- [Written exercise A]:
Return the stretch of the records from the line containing "From these items" through the line containing "4.13 metres", with both of those lines included, reproducing every line verbatim.

- [Document excerpt]:
----------------------------------------
KLSE Trading Notes
Palm Oil & Market Themes

Following on my comments that the Federal Reserve seems to have finished with its rate hikes, markets have yet to move ahead. While I am positive on the fundamentals, the timing effect is not there yet. July/August tend to be dull months as many investment pros will be on hols. As explained before, most will gather like a pack of wolves for a push in the final quarter. The setting looks good, we just need oil prices to behave till then, it needs to stay below US$80 pb for the last quarter bull to emerge.

As for KLSE trading activity, the palm oil rally has already been a bit overdone. Its a rally based on palm oil futures, and not a rally based on the biodiesel theme. Investors should be aware that bio diesel is not magic, and is not an avenue that allows for huge margins. Its just one additional sub-sector in the palm oil supply chain. You'd be just as profitable to be in oleochemicals, or producing specialty fats for cosmetics out of palm oil, etc. Of course, Malaysia and Indonesia have agreed to set aside a huge amount for biodiesel. It will create a substantive increase in real demand. The 12 mn MT CPO allocation will be a tad too much for biodiesel to stomach. 12mn MT equals to about 40% of each country's annual production. In all likelihood, only 5 mn MT will be taken up in 2007, this effectively translates to 16.6% of each country's annual CPO production. Now the figure does not look so threathening.
----------------------------------------
- [Given data]:
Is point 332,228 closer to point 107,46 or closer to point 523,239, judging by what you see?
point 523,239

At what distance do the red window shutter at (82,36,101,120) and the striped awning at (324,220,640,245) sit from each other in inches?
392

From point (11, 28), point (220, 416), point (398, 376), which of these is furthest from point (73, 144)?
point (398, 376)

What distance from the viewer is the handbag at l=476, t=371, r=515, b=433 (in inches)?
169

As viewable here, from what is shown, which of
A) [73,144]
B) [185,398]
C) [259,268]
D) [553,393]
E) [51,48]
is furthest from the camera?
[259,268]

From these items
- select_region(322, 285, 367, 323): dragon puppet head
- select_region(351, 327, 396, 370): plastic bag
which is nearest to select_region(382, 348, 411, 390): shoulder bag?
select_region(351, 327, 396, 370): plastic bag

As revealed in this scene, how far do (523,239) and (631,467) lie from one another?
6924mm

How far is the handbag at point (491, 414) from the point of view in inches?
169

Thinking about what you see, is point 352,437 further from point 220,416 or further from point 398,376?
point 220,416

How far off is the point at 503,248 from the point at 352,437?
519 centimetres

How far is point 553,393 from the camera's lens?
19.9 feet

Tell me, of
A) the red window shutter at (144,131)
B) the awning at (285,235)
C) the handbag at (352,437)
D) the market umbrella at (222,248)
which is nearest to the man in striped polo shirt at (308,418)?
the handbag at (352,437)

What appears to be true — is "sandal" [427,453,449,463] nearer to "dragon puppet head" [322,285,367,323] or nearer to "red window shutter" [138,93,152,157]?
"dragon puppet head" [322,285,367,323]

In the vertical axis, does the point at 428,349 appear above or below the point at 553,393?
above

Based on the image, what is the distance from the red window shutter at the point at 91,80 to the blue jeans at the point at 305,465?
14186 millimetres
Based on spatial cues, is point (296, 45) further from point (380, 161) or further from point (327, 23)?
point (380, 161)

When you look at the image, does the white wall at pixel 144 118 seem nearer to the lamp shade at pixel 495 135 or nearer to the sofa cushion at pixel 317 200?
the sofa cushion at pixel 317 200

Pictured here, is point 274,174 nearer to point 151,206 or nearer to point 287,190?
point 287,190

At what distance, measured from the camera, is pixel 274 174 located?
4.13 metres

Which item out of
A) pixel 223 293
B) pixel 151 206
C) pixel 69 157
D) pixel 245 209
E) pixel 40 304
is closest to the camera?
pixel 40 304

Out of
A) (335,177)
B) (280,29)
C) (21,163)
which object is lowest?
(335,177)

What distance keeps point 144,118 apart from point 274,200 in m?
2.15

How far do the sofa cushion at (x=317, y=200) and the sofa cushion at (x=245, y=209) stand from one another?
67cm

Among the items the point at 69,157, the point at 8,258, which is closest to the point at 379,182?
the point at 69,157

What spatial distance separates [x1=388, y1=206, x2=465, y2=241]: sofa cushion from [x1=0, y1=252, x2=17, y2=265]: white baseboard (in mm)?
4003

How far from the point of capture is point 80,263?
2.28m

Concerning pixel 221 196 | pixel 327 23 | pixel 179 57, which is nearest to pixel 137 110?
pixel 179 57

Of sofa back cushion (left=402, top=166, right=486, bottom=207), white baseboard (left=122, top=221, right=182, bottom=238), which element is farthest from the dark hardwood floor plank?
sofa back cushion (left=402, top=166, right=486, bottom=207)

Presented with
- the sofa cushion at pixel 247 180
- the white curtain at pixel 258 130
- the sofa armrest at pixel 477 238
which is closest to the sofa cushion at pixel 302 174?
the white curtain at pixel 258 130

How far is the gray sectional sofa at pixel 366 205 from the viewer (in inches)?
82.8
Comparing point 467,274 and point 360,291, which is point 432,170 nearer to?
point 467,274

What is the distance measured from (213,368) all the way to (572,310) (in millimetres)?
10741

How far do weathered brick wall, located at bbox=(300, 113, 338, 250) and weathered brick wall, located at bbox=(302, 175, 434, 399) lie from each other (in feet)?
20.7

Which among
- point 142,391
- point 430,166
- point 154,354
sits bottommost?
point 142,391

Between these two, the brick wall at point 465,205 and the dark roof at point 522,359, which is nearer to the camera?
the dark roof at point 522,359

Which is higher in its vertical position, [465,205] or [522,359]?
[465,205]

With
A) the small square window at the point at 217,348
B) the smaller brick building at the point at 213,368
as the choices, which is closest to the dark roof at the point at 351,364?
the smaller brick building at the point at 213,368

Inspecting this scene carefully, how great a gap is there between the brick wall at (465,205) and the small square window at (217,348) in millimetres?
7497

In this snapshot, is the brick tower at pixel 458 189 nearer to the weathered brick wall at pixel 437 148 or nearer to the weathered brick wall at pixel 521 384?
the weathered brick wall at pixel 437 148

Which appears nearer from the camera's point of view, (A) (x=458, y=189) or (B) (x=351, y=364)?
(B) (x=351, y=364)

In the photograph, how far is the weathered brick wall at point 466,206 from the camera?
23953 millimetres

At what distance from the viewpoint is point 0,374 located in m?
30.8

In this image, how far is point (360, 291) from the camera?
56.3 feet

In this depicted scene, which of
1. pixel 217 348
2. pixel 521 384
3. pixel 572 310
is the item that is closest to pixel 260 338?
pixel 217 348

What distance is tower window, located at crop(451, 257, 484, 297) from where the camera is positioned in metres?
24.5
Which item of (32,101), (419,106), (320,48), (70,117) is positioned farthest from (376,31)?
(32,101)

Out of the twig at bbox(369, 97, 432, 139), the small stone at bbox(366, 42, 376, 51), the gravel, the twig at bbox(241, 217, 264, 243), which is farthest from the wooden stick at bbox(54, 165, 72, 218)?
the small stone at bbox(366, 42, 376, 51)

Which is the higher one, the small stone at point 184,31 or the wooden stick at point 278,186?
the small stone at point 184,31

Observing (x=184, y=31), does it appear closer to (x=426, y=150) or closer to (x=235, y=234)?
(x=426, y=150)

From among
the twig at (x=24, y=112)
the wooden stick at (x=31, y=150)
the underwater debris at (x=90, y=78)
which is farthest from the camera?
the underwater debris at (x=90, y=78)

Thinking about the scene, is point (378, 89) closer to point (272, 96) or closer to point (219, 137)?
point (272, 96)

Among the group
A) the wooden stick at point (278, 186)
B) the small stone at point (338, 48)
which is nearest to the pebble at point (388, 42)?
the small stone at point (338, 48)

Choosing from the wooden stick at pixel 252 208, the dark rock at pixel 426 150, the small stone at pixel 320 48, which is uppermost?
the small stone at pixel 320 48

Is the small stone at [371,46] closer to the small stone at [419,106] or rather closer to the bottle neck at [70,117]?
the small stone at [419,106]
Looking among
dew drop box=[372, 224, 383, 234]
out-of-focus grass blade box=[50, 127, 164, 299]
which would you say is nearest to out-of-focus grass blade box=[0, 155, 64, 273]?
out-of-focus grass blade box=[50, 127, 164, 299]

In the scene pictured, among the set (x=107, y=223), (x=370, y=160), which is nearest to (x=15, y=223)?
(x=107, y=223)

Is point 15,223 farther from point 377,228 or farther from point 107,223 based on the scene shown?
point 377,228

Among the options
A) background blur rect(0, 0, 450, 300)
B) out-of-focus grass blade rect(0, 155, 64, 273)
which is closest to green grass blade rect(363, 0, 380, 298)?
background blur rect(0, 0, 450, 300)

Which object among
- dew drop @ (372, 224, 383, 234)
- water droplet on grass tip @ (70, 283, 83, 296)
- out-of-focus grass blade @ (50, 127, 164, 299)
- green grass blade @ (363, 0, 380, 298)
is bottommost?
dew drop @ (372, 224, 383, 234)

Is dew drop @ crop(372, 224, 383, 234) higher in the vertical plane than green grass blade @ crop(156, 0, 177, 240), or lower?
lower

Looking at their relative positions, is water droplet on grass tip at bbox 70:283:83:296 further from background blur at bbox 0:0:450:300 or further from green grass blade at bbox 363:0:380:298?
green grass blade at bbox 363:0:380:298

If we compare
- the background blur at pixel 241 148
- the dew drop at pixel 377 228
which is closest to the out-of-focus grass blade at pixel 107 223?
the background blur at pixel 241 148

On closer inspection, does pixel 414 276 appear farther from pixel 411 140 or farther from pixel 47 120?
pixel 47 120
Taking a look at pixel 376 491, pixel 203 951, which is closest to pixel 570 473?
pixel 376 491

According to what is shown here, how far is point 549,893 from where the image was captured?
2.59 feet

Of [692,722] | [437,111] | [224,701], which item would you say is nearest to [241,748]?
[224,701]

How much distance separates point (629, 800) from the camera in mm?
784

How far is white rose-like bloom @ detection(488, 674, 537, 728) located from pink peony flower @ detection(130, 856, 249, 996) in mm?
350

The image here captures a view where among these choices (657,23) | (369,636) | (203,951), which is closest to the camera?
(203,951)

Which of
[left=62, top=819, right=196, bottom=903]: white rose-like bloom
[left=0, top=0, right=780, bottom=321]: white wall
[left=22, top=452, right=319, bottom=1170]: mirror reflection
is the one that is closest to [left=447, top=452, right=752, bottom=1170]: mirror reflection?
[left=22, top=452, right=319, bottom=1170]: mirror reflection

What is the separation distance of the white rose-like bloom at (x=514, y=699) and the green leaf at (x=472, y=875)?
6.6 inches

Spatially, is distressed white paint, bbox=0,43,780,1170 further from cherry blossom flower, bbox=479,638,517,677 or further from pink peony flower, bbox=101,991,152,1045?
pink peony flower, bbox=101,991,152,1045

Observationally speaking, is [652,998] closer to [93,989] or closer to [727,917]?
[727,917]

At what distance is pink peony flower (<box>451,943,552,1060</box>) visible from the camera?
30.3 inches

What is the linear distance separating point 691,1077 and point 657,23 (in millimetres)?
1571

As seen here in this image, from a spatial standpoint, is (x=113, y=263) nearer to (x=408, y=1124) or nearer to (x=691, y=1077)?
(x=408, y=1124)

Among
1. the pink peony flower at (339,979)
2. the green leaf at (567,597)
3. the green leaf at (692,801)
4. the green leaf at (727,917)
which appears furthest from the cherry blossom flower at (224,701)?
----------------------------------------
- [Written exercise B]:
Take the palm oil market commentary further, picking up right after its final sentence.

- [Answer A]:
From these items
- select_region(322, 285, 367, 323): dragon puppet head
- select_region(351, 327, 396, 370): plastic bag
which is nearest to select_region(382, 348, 411, 390): shoulder bag?
select_region(351, 327, 396, 370): plastic bag

As revealed in this scene, how far do (523,239) and (631,467) lie from one another?
6924mm

How far is the handbag at point (491, 414) from the point of view in inches?
169

Thinking about what you see, is point 352,437 further from point 220,416 or further from point 398,376?
point 220,416

How far off is the point at 503,248 from the point at 352,437?
519 centimetres

How far is point 553,393 from the camera's lens?
19.9 feet

Tell me, of
A) the red window shutter at (144,131)
B) the awning at (285,235)
C) the handbag at (352,437)
D) the market umbrella at (222,248)
which is nearest to the man in striped polo shirt at (308,418)?
the handbag at (352,437)

What appears to be true — is "sandal" [427,453,449,463] nearer to "dragon puppet head" [322,285,367,323] or nearer to "red window shutter" [138,93,152,157]?
"dragon puppet head" [322,285,367,323]

In the vertical axis, does the point at 428,349 appear above or below the point at 553,393?
above

Based on the image, what is the distance from the red window shutter at the point at 91,80 to the blue jeans at the point at 305,465?
14186 millimetres
Based on spatial cues, is point (296, 45) further from point (380, 161) or further from point (327, 23)?
point (380, 161)

When you look at the image, does the white wall at pixel 144 118 seem nearer to the lamp shade at pixel 495 135 or nearer to the sofa cushion at pixel 317 200?
the sofa cushion at pixel 317 200

Pictured here, is point 274,174 nearer to point 151,206 or nearer to point 287,190?
point 287,190

At what distance, measured from the camera, is pixel 274 174 located?
4.13 metres

- [Answer B]:
Having said that, organic growth from edible side will provide about 5% annual growth in demand. Add that, you get around 21% real consumption demand growth a year. IOI Corp has already gained more than 45% over the last 12 months. Golden Hope recorded a sluggish 30% over the same period, while KL Kepong notched nearly 60% gain over the last 12 months. Best performer was PPB Oil Palms with a better than 75% gain over the last 12 months. Compare that to the KLCI over the same period, you will have wonderful outperformance. Not that I am saying the sector's rally is finished but rather that the upside is limited. But also the sector won't collapse at all as the fundamentals governing the sector are pretty solid. Strong buys on any kind of dips due to external market shocks.

The shift to smaller and second tier palm oil plays look more exciting as these are solid companies also but just smaller and they have not been re-rated as highly as the big caps, now they are playing a bit of catch up. Probably another 15%-20% upside in store for them, I am referring to trading counters such as Kretam and TH Group. Forget the rest, too small.

As for the other theme play in cables and new Bakun revamped proposal - forget about it already. Its cumbersome and should not be allowed to proceed. Hate Leader, Eden, etc... trade at your own peril.

Comments

zentrader said…
Dali,

Good pick on Landmark. How about Matrix which owned Berjaya Time Square. According to Edge, its NTA is RM1.16!

What is your view? Or maybe a good writeup on this? Thanks a lot.

Zen
Salvatore_Dali said…
Pls, not that Times Square, if its REITable, they would have done it. No traffic and tenant mgmt, yield is very poor, no appreciation in store,location dubious at best and access roads limited, avoid, they have to sell it cheap to someone who is a proven property/mall operator before things can turn around. AVOID.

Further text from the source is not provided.